Adoptée en 2005, cette loi, considérée jusqu’ici comme un « modèle français », avait été modifiée en 2016.
« Ce que dit le président est faux », affirme le philosophe Jacques Ricot. « Aujourd’hui, si on y met les moyens et le personnel, on peut traiter 100 % des douleurs physiques par diverses méthodes, quitte à entraîner la mort. Mais personne ne le sait et on se laisse abuser. La loi n’est pas appliquée, et 500 personnes meurent chaque jour sans y avoir accès. » Il cite notamment une étude réalisée à la maison médicale Jeanne Garnier où, sur 2557 patients, 9 % avaient exprimé d’une manière ou d’une autre une volonté de mourir. Une fois administrés les soins palliatifs, ils n’étaient plus que 3 % à faire une demande formelle. Demande réitérée par la suite par à peine 0,3 % des malades.
Alors que certains redoutent que ce projet de loi ne soit qu’« une première étape », d’autres le réclament ouvertement. L’ADMD déplore que l’intervention d’une tierce personne ne soit possible que pour les personnes incapables physiquement de se donner elles-mêmes la mort. Elle souhaite aussi que — comme au Québec depuis un jugement de la Cour supérieure — la loi n’exclue pas les malades atteints de maladies dégénératives comme l’alzheimer. Jonathan Denis craint qu’en imposant des conditions trop strictes, cette loi ne devienne « inapplicable ».

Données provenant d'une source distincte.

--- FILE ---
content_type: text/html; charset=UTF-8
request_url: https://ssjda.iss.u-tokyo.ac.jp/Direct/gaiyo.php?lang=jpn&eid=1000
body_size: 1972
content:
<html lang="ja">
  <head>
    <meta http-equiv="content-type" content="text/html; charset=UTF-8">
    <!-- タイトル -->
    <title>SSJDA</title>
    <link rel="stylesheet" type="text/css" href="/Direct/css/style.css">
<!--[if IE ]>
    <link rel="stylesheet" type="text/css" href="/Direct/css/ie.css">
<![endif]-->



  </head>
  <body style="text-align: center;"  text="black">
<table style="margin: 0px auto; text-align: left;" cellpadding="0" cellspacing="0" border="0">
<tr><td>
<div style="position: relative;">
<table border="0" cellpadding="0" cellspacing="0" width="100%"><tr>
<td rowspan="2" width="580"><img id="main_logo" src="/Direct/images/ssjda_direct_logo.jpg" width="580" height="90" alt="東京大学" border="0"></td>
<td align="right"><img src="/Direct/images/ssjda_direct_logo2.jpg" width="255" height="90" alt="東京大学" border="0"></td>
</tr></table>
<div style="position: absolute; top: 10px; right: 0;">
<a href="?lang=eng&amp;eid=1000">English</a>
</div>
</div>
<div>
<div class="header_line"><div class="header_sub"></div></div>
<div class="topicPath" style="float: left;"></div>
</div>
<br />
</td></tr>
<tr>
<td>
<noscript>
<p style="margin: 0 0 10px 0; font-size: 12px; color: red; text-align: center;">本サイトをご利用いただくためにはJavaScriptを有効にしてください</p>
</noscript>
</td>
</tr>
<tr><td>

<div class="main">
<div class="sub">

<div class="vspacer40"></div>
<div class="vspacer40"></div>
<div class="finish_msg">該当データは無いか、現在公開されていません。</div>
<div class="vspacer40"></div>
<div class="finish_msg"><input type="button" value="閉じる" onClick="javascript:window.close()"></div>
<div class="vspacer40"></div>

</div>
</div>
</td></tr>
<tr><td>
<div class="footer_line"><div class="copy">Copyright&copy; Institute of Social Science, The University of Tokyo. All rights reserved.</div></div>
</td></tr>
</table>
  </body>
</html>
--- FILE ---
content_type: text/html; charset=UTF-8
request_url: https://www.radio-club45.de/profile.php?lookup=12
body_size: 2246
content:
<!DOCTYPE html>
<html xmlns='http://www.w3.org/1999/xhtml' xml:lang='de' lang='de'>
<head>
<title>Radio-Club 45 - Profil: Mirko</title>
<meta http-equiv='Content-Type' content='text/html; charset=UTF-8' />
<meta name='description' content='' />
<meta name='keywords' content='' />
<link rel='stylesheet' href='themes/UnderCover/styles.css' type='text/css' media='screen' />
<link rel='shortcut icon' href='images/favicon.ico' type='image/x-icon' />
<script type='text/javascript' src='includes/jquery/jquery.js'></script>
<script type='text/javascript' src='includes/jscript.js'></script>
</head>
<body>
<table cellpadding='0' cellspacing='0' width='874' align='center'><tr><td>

« Une digue va tomber, et l’on assistera à une augmentation sans pareil des cas de suicide assisté et d’euthanasie », déplore au contraire Jacques Ricot. Il en veut pour preuve les chiffres du Québec, où, 10 ans après l’adoption de la loi, plus de 7 % des décès découlent de l’aide à mourir. Un taux qui dépasse largement ceux de la Belgique et des Pays-Bas. On constate en effet qu’offrir l’euthanasie volontaire entraîne beaucoup plus de décès que l’offre du suicide assisté ; le rapport serait de 8 pour 1.